Draped in gold and kneeling on the floor of Canterbury Cathedral on 25 March 2026, Mullally renewed her vows before the Dean of Canterbury, the Very Rev. Dr. David Monteith, and Archbishop of York Stephen Cottrell — a moment of quiet submission that, within minutes, gave way to her enthronement as the most senior cleric in the Church of England.

A sea of red and white robes lined the nave of Canterbury Cathedral as Mullally stood at its heart on 25 March 2026, the ancient space filled with clergy from across the Anglican Communion gathered to witness a moment the Church had never seen in nearly 15 centuries of history.

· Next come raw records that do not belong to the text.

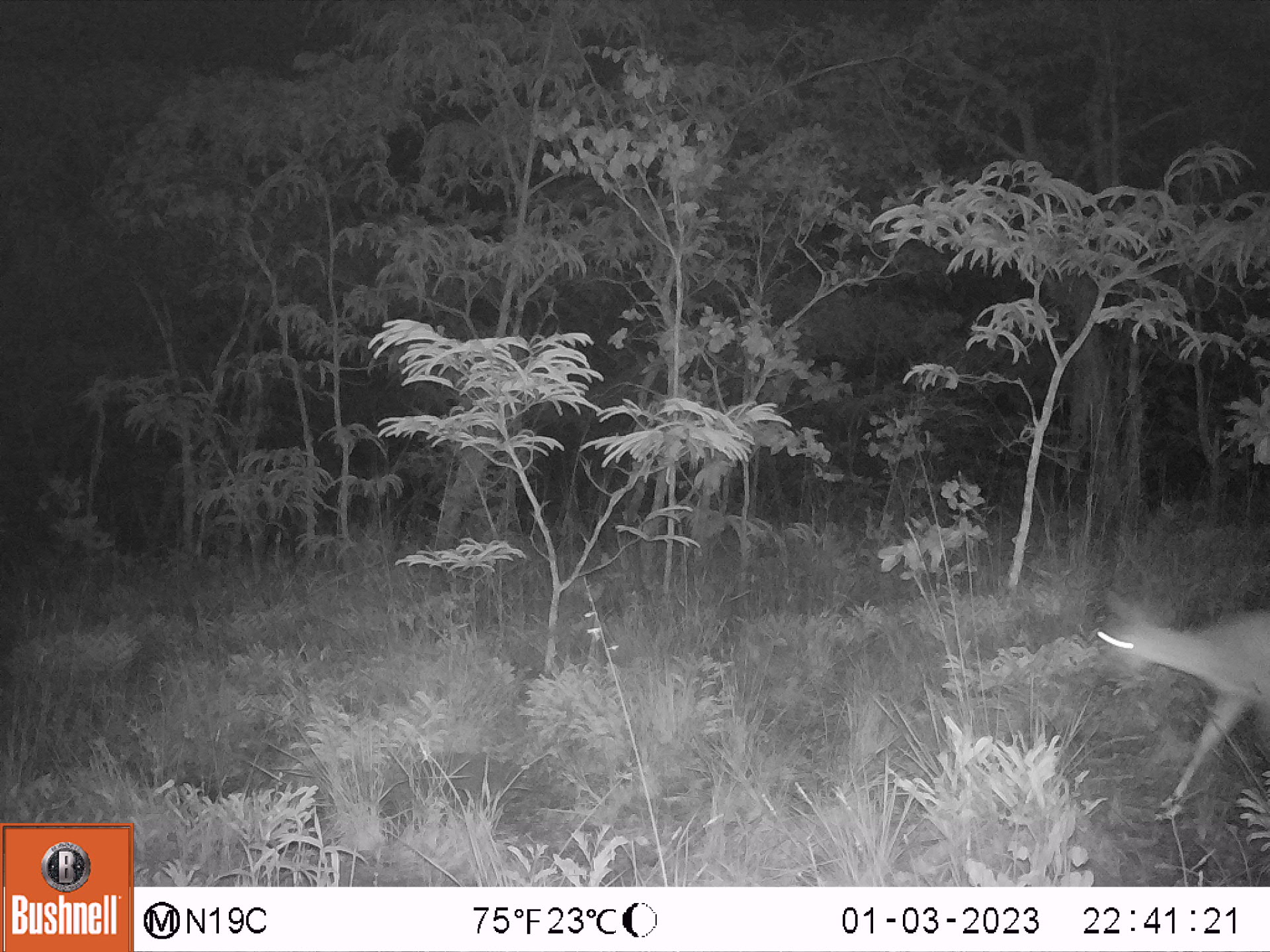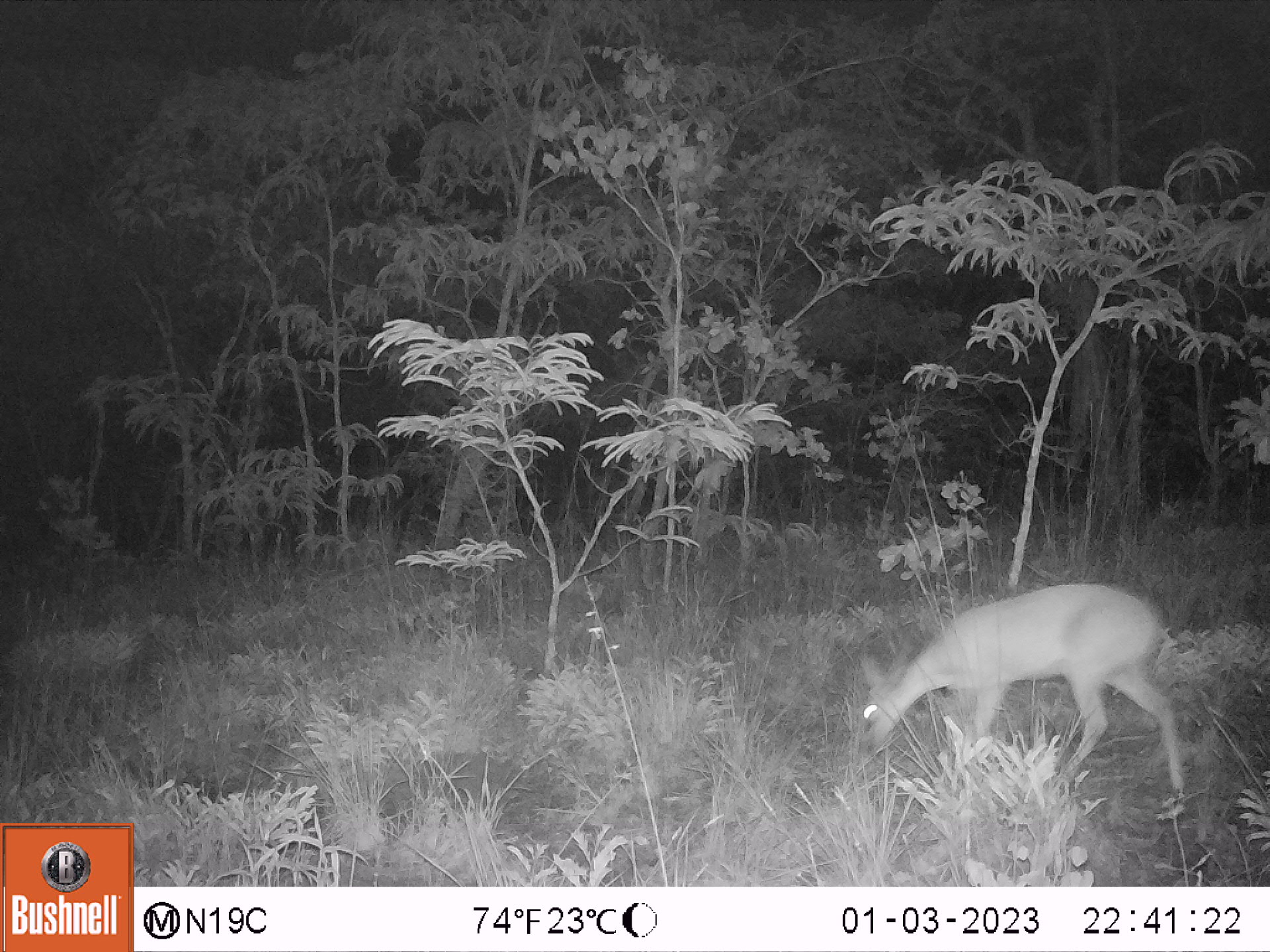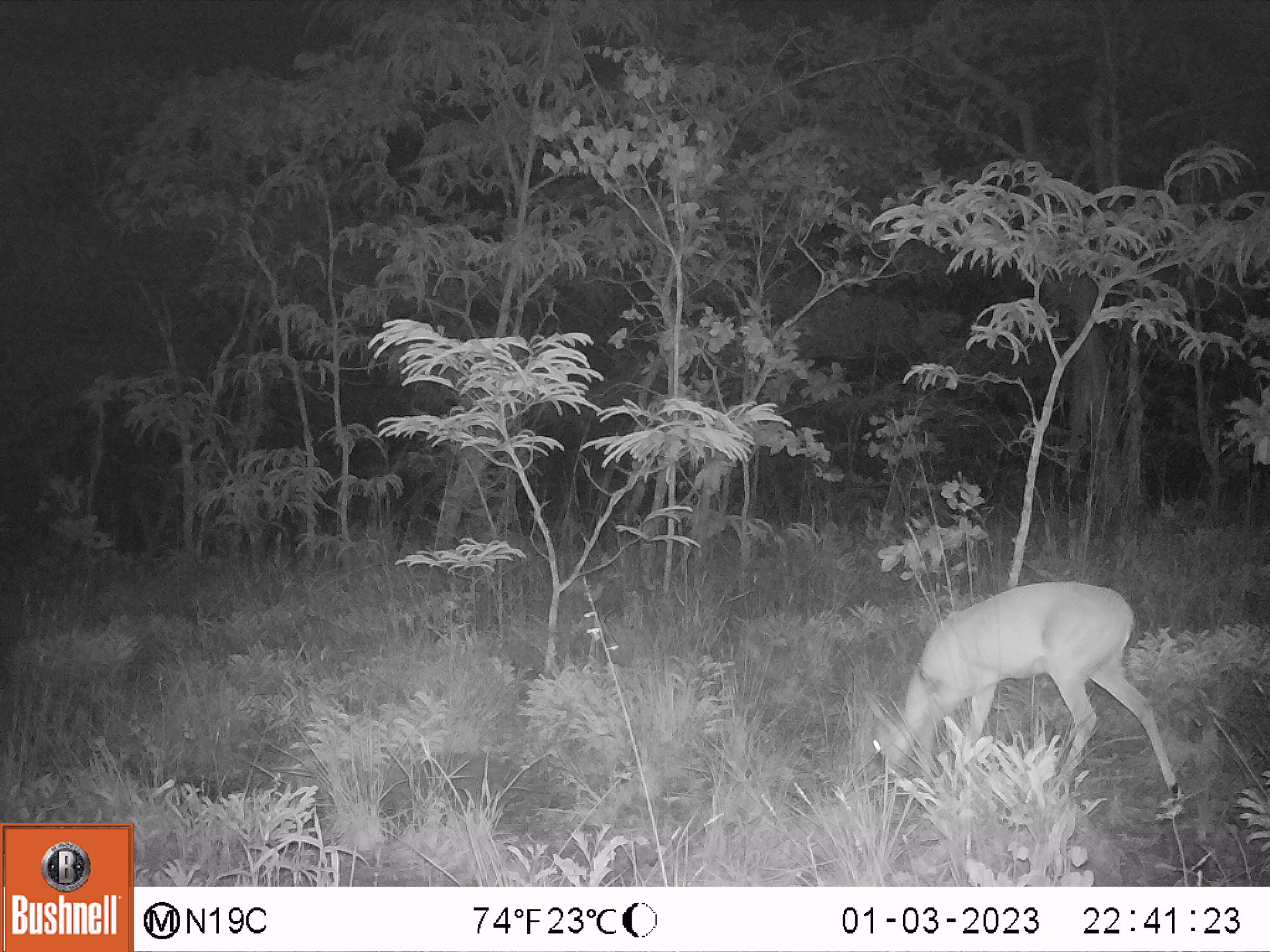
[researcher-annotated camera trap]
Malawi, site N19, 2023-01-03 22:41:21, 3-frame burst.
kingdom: Animalia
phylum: Chordata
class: Mammalia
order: Artiodactyla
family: Bovidae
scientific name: Antilopinae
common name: small antelope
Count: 1.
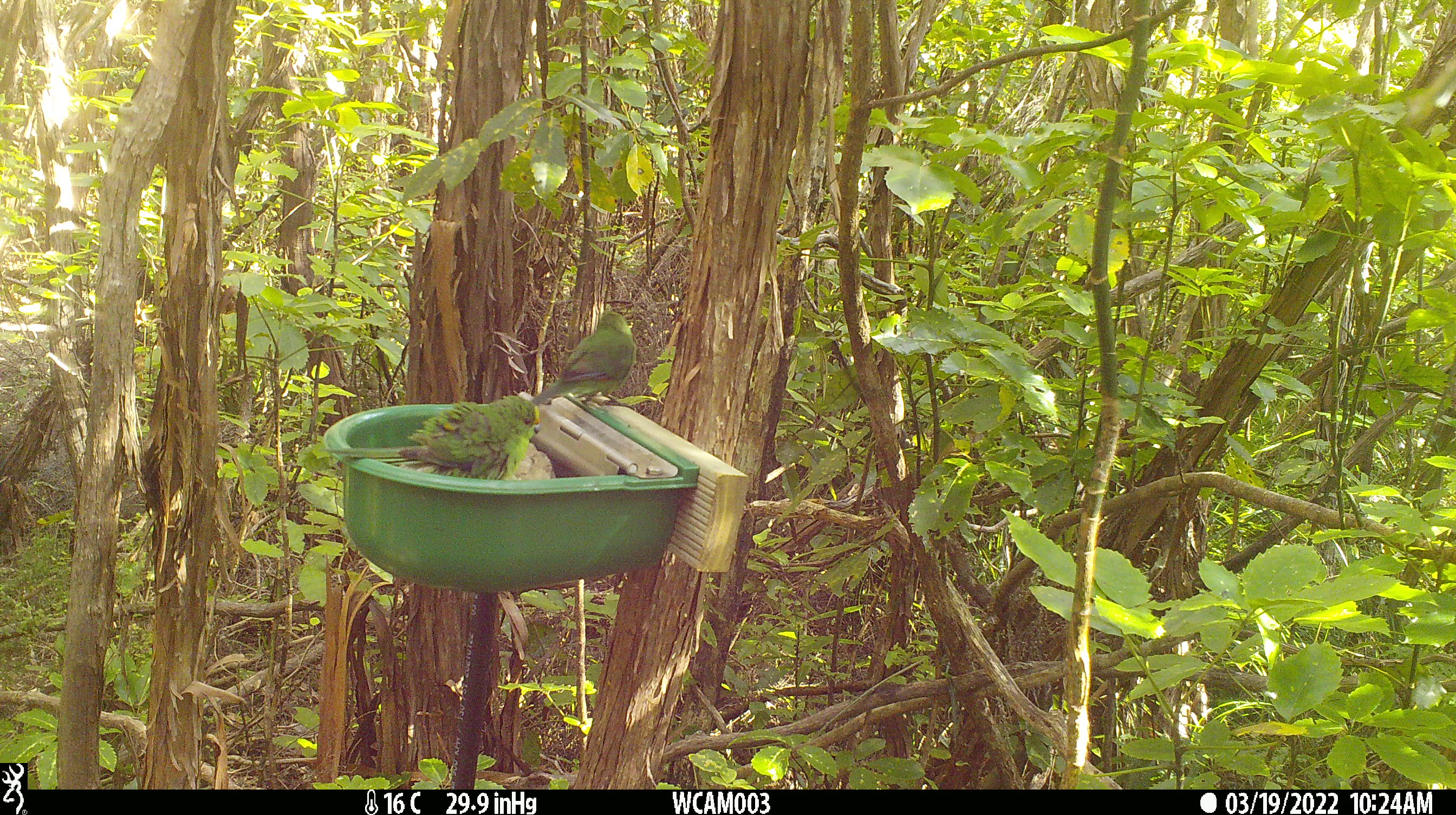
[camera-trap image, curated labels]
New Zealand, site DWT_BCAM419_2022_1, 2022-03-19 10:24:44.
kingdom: Animalia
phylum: Chordata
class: Aves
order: Psittaciformes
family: Psittaculidae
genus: Cyanoramphus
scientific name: Cyanoramphus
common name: parakeet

Robed in gold and clutching her pastoral staff, Mullally stood in St Augustine's Chair — a seat that has held 105 archbishops before her, none of them a woman — as Dean Monteith took her hand during the enthronement at Canterbury Cathedral on 25 March 2026, the congregation packed in behind her as far as the eye could see.

Seated in St Augustine's Chair at the moment her enthronement was complete, Mullally's expression said everything the ceremony had spent two hours building toward — the broad, unguarded smile of a former NHS nurse who had just become the spiritual leader of 85 million Anglicans worldwide.

Hands resting calmly in her lap, Mullally sat in the ancient marble seat of St Augustine's Chair on 25 March 2026 — the first woman in nearly 15 centuries of history to occupy it — as the clergy gathered around her broke into applause, the sound of it rising through the full length of Canterbury Cathedral.